EFFECT ON MITOTIC INDEX OR PCE/NCE RATIO: 
---------------------------------------------------------
- positive control, 24 h: PCE statistically significant
  males   362 micronuclei / 10,011 PCE (3.62 +- 1.49 %)
           43 micronuclei / 47,756 NCE (0.11 +- 0.05 %)
           PCE/NCE = 0.24 +- 0.08
  females 350 micronuclei / 10,005 PCE (3.50 +- 0.33 %)
           24 micronuclei / 45,909 NCE (0.06 +- 0.04 %)
           PCE/NCE = 0.27 +- 0.16
- negative control, 24 h:
  males    18 micronuclei / 10,030 PCE (0.18 +- 0.07 %)
           24 micronuclei / 17,855 NCE (0.13 +- 0.05 %)
           PCE/NCE = 0.59 +- 0.13
  females  13 micronuclei / 10,023 PCE (0.13 +- 0.07 %)
           11 micronuclei / 17,407 NCE (0.07 +- 0.07 %)
           PCE/NCE = 0.66 +- 0.23
- test substance, 24 h: PCE not statistically significant
  males    16 micronuclei / 10,013 PCE (0.16 +- 0.15 %)
           89 micronuclei / 66,679 NCE (0.13 +- 0.05 %)
           PCE/NCE = 0.17 +- 0.06
  females   7 micronuclei / 10,009 PCE (0.07 +- 0.07 %)
           30 micronuclei / 42,428 NCE (0.07 +- 0.03 %)
           PCE/NCE = 0.26 +- 0.08
- negative control, 48 h:
  males    20 micronuclei / 10,019 PCE (0.20 +- 0.12 %)
           24 micronuclei / 28,511 NCE (0.09 +- 0.05 %)
           PCE/NCE = 0.39 +- 0.12
  females  16 micronuclei / 10,023 PCE (0.16 +- 0.07 %)
           10 micronuclei / 15,394 NCE (0.07 +- 0.05 %)
           PCE/NCE = 0.67 +- 0.12
- test substance, 48 h: PCE not statistically significant
  males    13 micronuclei / 10,006 PCE (0.13 +- 0.04 %)
           66 micronuclei / 89,554 NCE (0.08 +- 0.05 %
           PCE/NCE = 0.19 +- 0.14
  females   7 micronuclei / 10,009 PCE (0.07 +- 0.06 %)
           19 micronuclei / 45,881 NCE (0.05 +- 0.01 %)
           PCE/NCE = 0.23 +- 0.07

---------------------------------------------------------

Applicant's summary and conclusion

Conclusions:
Interpretation of results (migrated information): negative
In a murine micronucleus test tetrahydronaphthalene exhibited no genotoxic activity in vivo.
Executive summary:

In a micronucleus assay in NMRI mice according to OECD TG 474 (1983) five mice per sex and test duration received one single application with 2,000 mg 1,2,3,4- tetrahydronaphthalene/kg bw in corn oil (10 ml/kg bw) by gavage.

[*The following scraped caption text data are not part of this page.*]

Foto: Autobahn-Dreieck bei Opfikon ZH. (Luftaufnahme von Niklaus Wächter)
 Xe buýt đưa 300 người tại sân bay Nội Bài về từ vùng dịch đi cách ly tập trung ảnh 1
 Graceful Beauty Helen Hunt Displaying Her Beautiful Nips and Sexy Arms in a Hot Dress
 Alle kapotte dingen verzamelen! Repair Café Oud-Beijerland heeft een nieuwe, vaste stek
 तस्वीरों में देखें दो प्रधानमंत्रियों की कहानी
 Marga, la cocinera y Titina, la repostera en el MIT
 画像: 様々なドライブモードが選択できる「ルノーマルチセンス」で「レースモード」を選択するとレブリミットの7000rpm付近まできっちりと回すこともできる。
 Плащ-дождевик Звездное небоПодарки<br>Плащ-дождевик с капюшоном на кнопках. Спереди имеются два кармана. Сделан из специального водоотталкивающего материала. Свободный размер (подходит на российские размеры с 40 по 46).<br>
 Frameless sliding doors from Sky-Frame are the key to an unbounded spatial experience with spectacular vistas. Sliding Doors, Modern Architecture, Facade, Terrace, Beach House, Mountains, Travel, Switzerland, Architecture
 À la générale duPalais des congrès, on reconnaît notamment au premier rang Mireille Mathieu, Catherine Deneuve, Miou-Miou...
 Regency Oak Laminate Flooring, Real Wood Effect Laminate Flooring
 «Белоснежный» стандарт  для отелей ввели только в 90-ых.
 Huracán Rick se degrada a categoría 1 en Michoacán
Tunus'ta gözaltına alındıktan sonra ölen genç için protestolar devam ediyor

The selected dose was the maximum dose without mortalities within 48 hours. Sampling times were 24 and 48 hours after test substance administration. 1,2,3,4-Tetrahydronaphthalene treatment did not result in an increase in the frequency of micronucleated polychromatic erythrocytes (PCE), but it significantly reduced the PCE/NCE ratio in male and female animals at both sampling times. This clearly indicates that the

target organ (the bone marrow) had been reached in this test.